Even then, it was as if someone had grabbed Elwin by the spine and shaken him like a ragdoll. His vision was clouded, and for a moment he could hear nothing.
Nevertheless, he shouted.
“NICE, ISAAC! NOW GO, GO, RUN!”
But as Elwin tried to get up himself, he saw the shadow of Ursus by his side, and –
He dodged just in time for the swing to miss his head, which hit a column behind him and knocked the stone fifty yards away. Ursus hadn’t even used any battle Art; it was just his physical punch, and that alone could very well break him.
Mirai pounded the earth with her arms and flung up pieces of rock, the melody familiar to her mind, which she kicked towards Ursus with all her might; he shielded himself by raising his hands. The stone smashed to pieces of fine mist, and Ursus took a step backwards, dusting it out of his helmet; it spared precious seconds for Isaac to swoop in and pull Elwin away.
Elwin stood up again, groaning under the spectre of what could have been. He regathered his composure and readied himself for what was to come; it was not even a minute into the battle.
To the moat, he signaled.
He stood up with Isaac and made a calculated retreat to the walls of the arena, where the moat had water, while Mirai screened the pillars of earth hurled by Ursus. She deflected the projectiles just enough to miss them all, buying time for her friends, while he marched casually on them, never breaking into a run, already assured that he had won.
Within a minute the kismets were at the moat. Without his Quan, Elwin could not draw enough water out of the air for credible offense. But the moat could give him all the waters he needed, waters he could use to keep Ursus occupied in frivolous defense.
He stood up, breathed in, and spoke the words he knew.
“MAIOR FORTIOR!”
Even without his Quan, he felt a strength pool at the core of his heart and extend into his arms.
The Rhythm of the Dewdrops, he whispered, readying his stance, swinging flurries of uppercuts that launched forth several small jets of water from the moat.
He circled them around his body in a rhythm he knew so well, every fiber of his attention cognizant of Ursus and his menace, how and upon where he stepped.
“Isaac, Mirai,” Elwin nodded, and they nodded in unison, as he pulled a totality of heat from the waters around him, crystallizing into icy knives –
“NOW!”
Mirai threw dust into Ursus’s direction, and Elwin shot the daggers of ice to Ursus’s armored neck and face.
“FURA!” Isaac commanded, his sona from the Song of the Wisps mustering up a great forward gale, speeding up the daggers until they were singing in the wind.
The dust hit Ursus first, as Elwin had hoped; and the ice hit him after, but a puff of steam burst from his figure. He continued to march on them, unscathed, as if nothing had happened. Ursus had effortlessly vaporized ice into steam – he had not even raised his hand this time.

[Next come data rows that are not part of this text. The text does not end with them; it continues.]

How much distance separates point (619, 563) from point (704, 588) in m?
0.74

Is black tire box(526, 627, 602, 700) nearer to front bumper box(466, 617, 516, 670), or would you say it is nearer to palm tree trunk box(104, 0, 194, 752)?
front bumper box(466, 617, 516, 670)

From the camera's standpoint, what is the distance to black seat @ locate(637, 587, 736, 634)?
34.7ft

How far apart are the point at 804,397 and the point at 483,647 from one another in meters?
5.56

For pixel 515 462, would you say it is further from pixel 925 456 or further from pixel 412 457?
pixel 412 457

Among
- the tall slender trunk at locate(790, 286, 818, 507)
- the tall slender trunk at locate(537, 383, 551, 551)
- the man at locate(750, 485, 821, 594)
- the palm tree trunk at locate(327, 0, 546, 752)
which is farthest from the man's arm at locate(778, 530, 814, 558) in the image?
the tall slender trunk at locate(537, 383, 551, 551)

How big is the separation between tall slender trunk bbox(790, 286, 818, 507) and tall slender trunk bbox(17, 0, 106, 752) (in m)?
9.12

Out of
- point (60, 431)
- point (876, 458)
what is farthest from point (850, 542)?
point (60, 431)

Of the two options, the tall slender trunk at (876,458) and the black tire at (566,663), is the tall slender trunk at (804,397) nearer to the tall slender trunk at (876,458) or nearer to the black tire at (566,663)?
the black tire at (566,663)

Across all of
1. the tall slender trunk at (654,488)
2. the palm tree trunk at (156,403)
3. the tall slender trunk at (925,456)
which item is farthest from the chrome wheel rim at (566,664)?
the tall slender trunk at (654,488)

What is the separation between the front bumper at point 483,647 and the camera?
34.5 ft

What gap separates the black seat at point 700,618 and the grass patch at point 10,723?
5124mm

“Another!” he yelled, Mirai molding the earth by her feet into a lance several feet long, and Elwin tipping it with ice as thick as he could. Ursus was now just twenty feet away.
Elwin and Mirai lifted that ice-tipped lance upon their shoulders, and Isaac kicked it forward with a blast from his uttered sona, splitting the air in its wake towards the advancing giant –
And this time, he raised a wall of earth, which broke on impact.
But still he marched, unfazed.
You can’t defeat him conventionally, Maximus had said, and Elwin knew he was right. It was time for them to go on the run.
As if he’d read their thoughts, Ursus broke into a lumbering sprint, placing each foot forward faster than the other, until he was right on top of them in the blink of an eye; they barely dodged the full force of his slam, which broke the sandstone wall behind them.
So far Ursus had targeted them together to gauge what they were capable of, and now that he read their abilities, knew which target to eliminate first:
Isaac, who used air for support, but was inexperienced in combat.